Os números que importam

Comecemos pelo Vietnã. O país mantém reservas combinadas — comerciais e nacionais — de petróleo equivalentes a cerca de 20 dias de consumo, segundo o Institute for Energy Economics and Financial Analysis. Em 10 de março, o governo anunciou planos para adquirir aproximadamente 4 milhões de barris de petróleo de fornecedores fora do Oriente Médio. Sam Reynolds, pesquisador do IEEFA, disse à Al Jazeera que esses 4 milhões de barris representam apenas seis dias de consumo doméstico. O plano de aquisição não fecha a lacuna — apenas estende o fôlego.

As Filipinas estão em posição estruturalmente pior. O país importa 96% de seu petróleo do Golfo Pérsico, segundo The Diplomat, e 98% de suas importações de petróleo bruto vêm diretamente do Oriente Médio, de acordo com a Philippine Information Agency. A secretária de Energia, Sharon Garin, abordou nesta semana um equívoco comum: o de que as Filipinas estariam protegidas por comprarem produtos refinados de vizinhos asiáticos em vez de petróleo bruto diretamente do Golfo. “Países refinadores na Ásia, como China, Coreia do Sul, Cingapura e Japão, obtêm seu petróleo bruto do Oriente Médio”, disse Garin. “Se eles não conseguem petróleo porque o estreito está fechado, não podem refinar — e não podem nos vender os produtos acabados.” O efeito dominó não corre apenas rio abaixo. Ele sobe a cadeia inteira.

Governos comprando tempo

A resposta política na região parece coordenada apenas pela urgência. Em 10 de março, a Tailândia ordenou que servidores públicos usassem escadas em vez de elevadores, mantivessem o ar-condicionado a 27°C e trabalhassem de casa durante a crise, segundo a Fortune. O primeiro-ministro tailandês Anutin Charnvirakul também anunciou um teto temporário de preço para o diesel. A Tailândia possui cerca de 95 dias de reservas energéticas, segundo a Reuters, o que a deixa relativamente mais protegida que seus vizinhos. Ainda assim, a Rayong Olefins, subsidiária do Siam Cement Group, suspendeu as operações de sua planta nesta semana por não conseguir obter nafta e propano, conforme reportou a Al Jazeera.

O Vietnã, operando com margens muito mais apertadas, zerou as tarifas de importação de diversas categorias de combustível por meio do Decreto nº 72/2026/ND-CP, vigente de 9 de março a 30 de abril, segundo o Vietnam Briefing. O governo também começou a utilizar seu Fundo de Estabilização de Preços de Combustíveis, que contava com aproximadamente VND 5,6 trilhões (cerca de US$ 224 milhões) no terceiro trimestre de 2025, com a Petrolimex detendo o maior saldo. Além disso, as autoridades instruíram empresas em 10 de março a permitir trabalho remoto para reduzir o consumo de combustível no transporte. São intervenções pelo lado da demanda. Não produzem um único barril a mais.

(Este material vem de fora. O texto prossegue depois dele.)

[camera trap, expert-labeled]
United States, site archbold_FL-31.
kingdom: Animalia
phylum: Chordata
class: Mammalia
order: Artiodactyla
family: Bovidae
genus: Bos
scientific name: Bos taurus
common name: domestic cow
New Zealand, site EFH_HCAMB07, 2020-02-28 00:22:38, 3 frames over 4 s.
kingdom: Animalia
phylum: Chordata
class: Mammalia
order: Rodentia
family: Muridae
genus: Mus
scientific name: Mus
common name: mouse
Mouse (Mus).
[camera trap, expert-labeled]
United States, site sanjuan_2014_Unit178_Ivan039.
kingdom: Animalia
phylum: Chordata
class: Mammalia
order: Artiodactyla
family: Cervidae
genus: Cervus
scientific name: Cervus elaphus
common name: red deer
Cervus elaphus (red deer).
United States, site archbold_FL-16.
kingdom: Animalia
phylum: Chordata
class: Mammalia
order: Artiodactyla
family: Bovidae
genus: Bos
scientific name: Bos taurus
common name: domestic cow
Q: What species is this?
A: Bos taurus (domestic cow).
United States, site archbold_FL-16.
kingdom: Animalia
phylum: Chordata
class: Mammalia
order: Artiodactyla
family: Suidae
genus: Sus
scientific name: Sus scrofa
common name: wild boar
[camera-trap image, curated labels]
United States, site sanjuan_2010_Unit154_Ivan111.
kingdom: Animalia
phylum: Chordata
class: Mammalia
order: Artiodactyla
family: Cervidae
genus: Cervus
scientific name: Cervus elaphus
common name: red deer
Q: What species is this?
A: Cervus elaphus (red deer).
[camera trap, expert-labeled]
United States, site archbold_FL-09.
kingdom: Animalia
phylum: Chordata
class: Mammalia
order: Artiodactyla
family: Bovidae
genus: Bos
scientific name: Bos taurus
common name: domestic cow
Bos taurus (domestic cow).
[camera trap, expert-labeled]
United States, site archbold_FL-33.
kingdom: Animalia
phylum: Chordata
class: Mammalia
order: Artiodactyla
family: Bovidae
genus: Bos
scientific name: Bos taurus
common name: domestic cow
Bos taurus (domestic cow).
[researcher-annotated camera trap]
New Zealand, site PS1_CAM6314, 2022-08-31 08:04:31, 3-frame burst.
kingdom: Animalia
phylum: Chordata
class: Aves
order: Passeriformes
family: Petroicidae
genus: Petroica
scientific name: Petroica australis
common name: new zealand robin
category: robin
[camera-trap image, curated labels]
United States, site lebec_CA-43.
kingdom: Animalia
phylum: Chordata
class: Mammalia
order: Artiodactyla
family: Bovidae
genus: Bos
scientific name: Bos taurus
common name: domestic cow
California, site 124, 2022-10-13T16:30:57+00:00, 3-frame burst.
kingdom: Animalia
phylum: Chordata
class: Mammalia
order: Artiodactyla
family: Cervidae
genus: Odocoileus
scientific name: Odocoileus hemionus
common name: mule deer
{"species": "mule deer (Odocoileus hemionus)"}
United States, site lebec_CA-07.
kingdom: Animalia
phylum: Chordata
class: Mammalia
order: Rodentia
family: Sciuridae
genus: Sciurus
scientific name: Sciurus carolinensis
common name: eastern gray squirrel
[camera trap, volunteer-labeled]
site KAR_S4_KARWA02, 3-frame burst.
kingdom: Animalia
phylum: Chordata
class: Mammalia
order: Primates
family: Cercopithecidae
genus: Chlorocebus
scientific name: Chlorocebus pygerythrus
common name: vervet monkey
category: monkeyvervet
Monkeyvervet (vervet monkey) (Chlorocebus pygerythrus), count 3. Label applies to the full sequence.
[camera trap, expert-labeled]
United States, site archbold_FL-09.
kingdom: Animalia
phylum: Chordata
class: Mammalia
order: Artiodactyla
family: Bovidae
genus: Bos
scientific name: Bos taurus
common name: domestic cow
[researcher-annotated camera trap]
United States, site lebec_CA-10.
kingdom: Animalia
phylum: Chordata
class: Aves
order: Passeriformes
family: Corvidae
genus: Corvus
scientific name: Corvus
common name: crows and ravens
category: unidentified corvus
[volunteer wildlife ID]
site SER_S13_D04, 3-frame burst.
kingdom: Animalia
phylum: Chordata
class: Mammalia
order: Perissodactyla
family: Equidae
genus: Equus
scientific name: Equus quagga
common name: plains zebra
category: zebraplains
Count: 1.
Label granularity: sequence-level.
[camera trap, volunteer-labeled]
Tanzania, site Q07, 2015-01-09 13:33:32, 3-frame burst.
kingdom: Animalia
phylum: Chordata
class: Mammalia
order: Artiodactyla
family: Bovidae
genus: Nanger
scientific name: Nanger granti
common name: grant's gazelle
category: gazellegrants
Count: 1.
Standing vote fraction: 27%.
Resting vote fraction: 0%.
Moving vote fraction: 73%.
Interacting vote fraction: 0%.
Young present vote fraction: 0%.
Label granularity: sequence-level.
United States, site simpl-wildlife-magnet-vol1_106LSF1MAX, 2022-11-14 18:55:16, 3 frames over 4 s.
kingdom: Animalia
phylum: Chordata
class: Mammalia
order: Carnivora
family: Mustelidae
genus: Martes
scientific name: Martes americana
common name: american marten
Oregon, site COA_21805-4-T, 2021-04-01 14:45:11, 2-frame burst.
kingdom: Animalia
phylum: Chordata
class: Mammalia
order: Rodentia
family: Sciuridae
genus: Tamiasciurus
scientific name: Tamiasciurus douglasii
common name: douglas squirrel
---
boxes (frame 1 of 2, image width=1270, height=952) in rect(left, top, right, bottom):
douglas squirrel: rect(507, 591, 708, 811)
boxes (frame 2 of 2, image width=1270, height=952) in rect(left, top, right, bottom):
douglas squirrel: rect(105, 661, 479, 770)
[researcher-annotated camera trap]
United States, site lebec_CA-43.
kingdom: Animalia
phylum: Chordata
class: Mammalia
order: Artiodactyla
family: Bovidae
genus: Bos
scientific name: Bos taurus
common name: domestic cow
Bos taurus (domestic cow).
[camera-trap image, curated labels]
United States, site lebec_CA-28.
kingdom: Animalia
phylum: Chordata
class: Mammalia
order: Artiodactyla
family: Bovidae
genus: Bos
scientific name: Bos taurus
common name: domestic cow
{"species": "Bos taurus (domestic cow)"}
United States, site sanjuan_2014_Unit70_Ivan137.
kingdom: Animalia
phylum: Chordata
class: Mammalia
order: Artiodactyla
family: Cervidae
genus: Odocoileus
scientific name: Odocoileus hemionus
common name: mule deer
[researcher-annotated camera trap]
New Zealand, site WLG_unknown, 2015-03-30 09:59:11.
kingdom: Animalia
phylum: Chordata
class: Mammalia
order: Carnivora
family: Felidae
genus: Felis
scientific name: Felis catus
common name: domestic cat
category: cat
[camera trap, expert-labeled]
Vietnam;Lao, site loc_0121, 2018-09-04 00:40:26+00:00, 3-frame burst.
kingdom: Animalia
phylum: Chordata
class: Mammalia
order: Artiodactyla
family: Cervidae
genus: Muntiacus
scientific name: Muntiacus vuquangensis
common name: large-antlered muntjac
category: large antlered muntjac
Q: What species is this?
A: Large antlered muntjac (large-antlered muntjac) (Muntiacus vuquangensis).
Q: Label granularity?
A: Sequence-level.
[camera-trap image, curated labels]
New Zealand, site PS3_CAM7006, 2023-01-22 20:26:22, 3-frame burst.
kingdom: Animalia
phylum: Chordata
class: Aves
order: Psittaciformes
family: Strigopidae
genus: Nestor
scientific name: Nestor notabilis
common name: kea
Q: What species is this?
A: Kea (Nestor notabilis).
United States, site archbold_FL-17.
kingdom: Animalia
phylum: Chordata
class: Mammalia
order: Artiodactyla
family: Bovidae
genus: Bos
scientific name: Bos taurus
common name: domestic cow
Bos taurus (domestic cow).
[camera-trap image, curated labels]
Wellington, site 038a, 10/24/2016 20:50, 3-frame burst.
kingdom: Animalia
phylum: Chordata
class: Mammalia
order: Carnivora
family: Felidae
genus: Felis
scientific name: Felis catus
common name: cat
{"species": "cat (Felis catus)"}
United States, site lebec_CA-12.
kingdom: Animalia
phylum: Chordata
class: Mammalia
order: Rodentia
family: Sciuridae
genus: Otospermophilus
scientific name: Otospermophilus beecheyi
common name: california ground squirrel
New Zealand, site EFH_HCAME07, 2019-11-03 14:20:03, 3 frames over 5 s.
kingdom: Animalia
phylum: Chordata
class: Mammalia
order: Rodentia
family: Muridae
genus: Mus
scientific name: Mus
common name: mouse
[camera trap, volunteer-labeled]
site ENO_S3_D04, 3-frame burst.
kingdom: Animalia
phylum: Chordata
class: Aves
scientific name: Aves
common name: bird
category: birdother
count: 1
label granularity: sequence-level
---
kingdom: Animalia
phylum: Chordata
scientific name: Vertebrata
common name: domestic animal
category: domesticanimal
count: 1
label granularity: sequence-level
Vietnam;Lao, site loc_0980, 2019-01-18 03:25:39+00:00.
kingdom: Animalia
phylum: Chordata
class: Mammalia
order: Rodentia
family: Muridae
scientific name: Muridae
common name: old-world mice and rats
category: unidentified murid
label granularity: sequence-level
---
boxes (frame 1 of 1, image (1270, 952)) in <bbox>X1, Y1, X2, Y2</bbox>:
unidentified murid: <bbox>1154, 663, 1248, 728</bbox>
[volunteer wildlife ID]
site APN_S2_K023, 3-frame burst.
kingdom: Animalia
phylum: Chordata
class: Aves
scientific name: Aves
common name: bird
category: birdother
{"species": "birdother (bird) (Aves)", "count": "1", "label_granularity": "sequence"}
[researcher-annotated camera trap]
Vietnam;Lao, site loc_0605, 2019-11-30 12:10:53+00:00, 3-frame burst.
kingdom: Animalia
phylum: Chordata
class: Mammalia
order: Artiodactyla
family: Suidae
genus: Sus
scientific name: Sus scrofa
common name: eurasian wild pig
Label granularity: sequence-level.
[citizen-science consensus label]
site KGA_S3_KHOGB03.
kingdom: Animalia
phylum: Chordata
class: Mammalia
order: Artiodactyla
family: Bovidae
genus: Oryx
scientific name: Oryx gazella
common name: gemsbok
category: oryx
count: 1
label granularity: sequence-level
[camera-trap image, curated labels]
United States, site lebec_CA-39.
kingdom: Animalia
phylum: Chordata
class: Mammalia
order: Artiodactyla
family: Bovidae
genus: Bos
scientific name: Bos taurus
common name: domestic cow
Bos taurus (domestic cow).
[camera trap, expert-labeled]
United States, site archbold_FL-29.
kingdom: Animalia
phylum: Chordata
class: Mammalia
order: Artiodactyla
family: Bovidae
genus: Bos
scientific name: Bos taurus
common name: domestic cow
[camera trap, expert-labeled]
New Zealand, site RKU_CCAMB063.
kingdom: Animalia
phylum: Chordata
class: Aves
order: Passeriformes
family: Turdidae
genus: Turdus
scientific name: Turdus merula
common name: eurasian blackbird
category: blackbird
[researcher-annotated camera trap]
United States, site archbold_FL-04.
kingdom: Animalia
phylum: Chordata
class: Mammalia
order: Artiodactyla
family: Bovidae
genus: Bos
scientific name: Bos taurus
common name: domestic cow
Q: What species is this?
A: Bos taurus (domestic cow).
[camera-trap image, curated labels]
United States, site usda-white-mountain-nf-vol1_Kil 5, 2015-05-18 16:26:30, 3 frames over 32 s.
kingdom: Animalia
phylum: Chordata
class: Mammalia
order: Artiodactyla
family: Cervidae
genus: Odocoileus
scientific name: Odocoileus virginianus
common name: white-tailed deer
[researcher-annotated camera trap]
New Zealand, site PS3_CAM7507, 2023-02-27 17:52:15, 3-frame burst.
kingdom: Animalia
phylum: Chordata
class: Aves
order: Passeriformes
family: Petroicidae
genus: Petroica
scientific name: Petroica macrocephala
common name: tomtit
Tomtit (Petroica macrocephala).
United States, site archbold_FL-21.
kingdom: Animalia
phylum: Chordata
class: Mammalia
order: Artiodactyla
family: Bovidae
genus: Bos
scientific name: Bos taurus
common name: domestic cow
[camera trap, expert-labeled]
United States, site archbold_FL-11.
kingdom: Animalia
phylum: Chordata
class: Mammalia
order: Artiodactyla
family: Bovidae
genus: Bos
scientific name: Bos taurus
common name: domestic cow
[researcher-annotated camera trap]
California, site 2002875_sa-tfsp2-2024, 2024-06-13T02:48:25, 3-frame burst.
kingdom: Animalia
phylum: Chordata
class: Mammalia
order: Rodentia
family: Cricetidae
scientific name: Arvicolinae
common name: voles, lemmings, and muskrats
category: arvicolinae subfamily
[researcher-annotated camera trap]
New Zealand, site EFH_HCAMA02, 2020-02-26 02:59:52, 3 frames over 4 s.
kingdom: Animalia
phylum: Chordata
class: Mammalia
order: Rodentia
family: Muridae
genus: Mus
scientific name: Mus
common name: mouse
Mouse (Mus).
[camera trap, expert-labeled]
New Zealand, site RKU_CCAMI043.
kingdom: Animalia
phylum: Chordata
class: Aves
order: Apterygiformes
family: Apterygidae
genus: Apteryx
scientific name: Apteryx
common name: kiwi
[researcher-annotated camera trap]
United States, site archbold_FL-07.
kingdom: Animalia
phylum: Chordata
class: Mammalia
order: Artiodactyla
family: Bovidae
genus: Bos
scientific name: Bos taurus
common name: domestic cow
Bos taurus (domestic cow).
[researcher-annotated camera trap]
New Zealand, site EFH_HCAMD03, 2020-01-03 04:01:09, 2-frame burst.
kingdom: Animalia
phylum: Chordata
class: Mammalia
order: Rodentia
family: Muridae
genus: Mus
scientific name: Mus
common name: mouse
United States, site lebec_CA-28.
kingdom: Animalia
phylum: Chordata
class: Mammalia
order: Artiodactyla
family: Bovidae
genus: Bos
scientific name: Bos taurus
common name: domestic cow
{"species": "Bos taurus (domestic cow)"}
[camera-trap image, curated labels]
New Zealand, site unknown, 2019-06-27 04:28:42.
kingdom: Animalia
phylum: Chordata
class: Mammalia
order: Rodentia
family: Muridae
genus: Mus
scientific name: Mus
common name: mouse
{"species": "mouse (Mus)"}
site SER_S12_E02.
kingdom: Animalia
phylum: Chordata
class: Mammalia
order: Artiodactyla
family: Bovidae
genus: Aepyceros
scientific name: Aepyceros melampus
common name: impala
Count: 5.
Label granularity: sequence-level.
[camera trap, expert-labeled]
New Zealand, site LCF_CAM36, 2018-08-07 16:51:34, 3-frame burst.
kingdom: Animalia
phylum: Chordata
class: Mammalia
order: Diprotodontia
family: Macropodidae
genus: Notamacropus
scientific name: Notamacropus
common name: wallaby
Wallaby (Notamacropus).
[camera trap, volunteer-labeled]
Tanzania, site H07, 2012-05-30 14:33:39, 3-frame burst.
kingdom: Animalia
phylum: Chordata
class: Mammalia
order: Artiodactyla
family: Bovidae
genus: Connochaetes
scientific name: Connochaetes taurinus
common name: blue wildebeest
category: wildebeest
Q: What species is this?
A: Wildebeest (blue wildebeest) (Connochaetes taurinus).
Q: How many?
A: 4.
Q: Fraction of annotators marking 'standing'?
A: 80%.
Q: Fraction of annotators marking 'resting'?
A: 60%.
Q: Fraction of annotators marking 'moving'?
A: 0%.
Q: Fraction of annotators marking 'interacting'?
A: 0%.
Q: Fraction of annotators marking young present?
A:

As Filipinas transferiram os escritórios governamentais para uma semana de quatro dias úteis e ordenaram que autoridades limitassem viagens apenas a funções essenciais. O presidente Ferdinand Marcos Jr. solicitou ao Congresso autoridade emergencial para reduzir temporariamente os impostos sobre produtos petrolíferos caso os preços globais do petróleo continuem subindo, citando um gatilho de US$ 80 por barril sustentado por um mês como limiar para os poderes emergenciais. Esse limiar já foi ultrapassado. Marcos disse a repórteres que o país tem combustível suficiente por enquanto. A Philippine Information Agency confirmou estoques nacionais equivalentes a 60 dias de abastecimento — o triplo do requisito mínimo de reserva. É a posição mais confortável entre os importadores da linha de frente na região, mas não é uma solução permanente.

A cadeia de refino está se rompendo

O choque de oferta não se limita ao petróleo bruto. À medida que refinarias asiáticas reduzem a produção por falta de matéria-prima, a escassez está se espalhando pelos produtos refinados: gasolina, diesel, combustível de aviação e petroquímicos. A Aster Chemicals and Energy de Cingapura e a PT Chandra Asri Pacific da Indonésia declararam força maior em obrigações contratuais, segundo a Al Jazeera e The Diplomat. A Tailândia proibiu exportações de petróleo, com exceção de embarques para Camboja e Laos. A China ordenou que estatais suspendessem as exportações de combustíveis. O mercado de produtos refinados do qual o Vietnã e as Filipinas dependem para suas importações está sendo espremido pelas duas pontas.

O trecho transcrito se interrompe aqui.